Goal of the exercise: Each line containing the string "image" should be copied out of the entries.

Task material: Begin

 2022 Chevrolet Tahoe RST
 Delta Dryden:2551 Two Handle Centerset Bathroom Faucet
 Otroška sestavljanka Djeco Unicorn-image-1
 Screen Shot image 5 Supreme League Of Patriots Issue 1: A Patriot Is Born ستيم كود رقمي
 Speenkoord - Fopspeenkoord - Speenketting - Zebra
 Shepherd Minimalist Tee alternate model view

Task material: End
Task material: Begin

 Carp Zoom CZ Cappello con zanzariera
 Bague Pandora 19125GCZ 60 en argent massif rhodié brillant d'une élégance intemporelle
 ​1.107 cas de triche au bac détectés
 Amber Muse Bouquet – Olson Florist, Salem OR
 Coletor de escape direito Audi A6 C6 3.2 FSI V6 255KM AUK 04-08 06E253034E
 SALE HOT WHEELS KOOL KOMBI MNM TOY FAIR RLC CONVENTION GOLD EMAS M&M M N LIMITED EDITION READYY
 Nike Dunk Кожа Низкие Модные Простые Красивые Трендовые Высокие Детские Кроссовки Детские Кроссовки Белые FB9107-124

Task material: End

Exercise result:
 Otroška sestavljanka Djeco Unicorn-image-1
 Screen Shot image 5 Supreme League Of Patriots Issue 1: A Patriot Is Born ستيم كود رقمي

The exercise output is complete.